# Keeping my bacon in the refer...



## daveomak (Aug 25, 2017)

I prepared and smoked this bacon in July...  it's been in the refer since...  

http://www.smokingmeatforums.com/t/265232/more-bacon-dry-rub-cured-7-4-7-16-7-17-7-18-7-23

Wrapped in American Made butcher paper so it will breathe....   I don't use plastic wraps as the food can't breathe and I believe plastic promotes bacterial growth....   It's been in the refer for daily use for about 40 days now....  













BACON 7-2017 002.JPG



__ daveomak
__ Aug 25, 2017






The white stuff is lard..   I coated the slab with it to reduce the dehydrating effect during aging and it also helps in the refer.....













BACON 7-2017 003.JPG



__ daveomak
__ Aug 25, 2017






It's beautiful...   Has awesome flavor....   I've been using it to season dishes I cook...   rice...  veggies...   baked some for putting on a burger.... 

This bacon has no moisture... just awesome, intense bacon flavor...   It is keeping very well the way it is wrapped....

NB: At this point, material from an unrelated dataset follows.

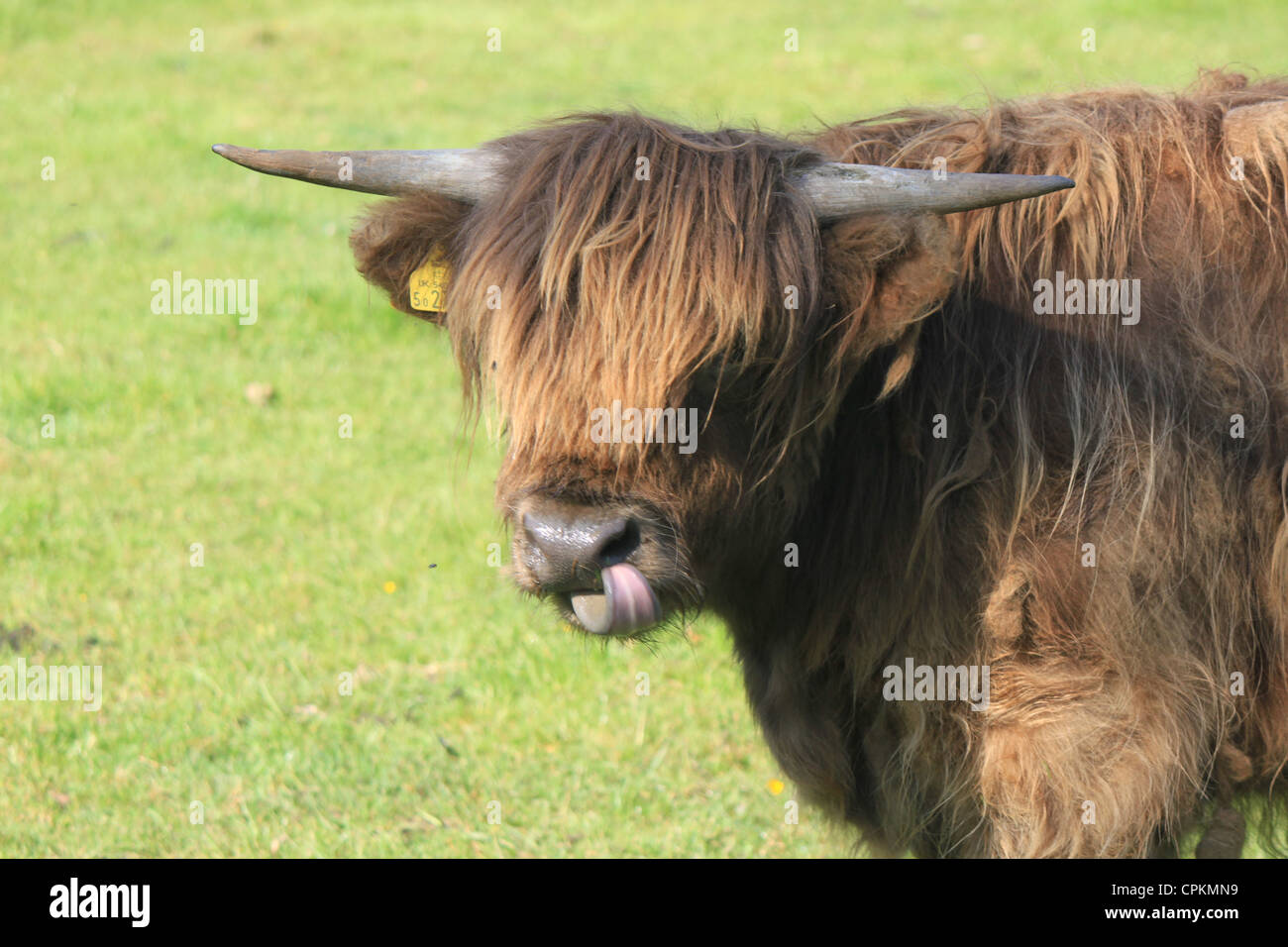 Highland cow with tongue out  (Tayside, Scotland) - Stock Image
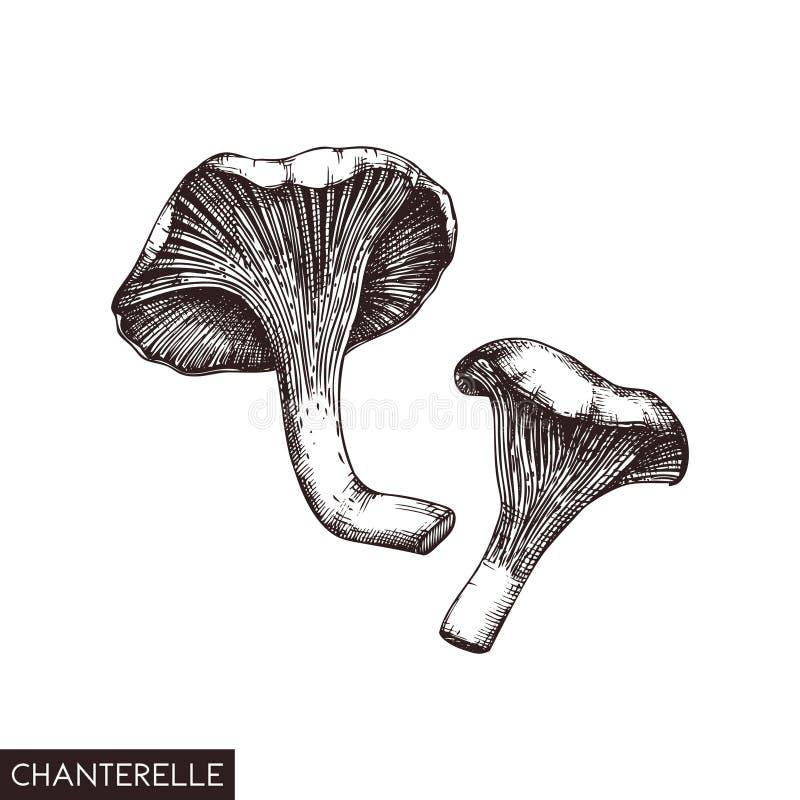 Vektorillustration av utdragna kantarellchampinjoner för hand Skissad organisk produkt för stil som isoleras på vit bakgrund Sund royaltyfri illustrationer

I keep my fridge at ~34 deg. F....













BACON 7-2017 004.JPG



__ daveomak
__ Aug 25, 2017






I really like this butcher paper and the way it breathes and keeps meats...   I guess this OLD DOG learned some new stuff....  

Thanks for looking....

Dave....

......


----------



## pit 4 brains (Aug 25, 2017)

Dave,

Do you have a name brand and source of supply for that paper? I've been eyeballing some bellies lately and I want to get back into production when our weather cools down. Is that paper waxed on one side at all? Nice lookin bacon there!


----------



## daveomak (Aug 25, 2017)

PFB, morning.....   It's available on Amazon....  that's where I bought it....  



It's USDA certified...  The reason I bought this stuff....  We sell millions of tons of recycled paper to China...  Who knows where it's been...  and they make butcher paper out of recycled stuff, and sell it back to us....   Not on my food.. is the way I think of it....

It is not coated... it breathes..  or something like that...  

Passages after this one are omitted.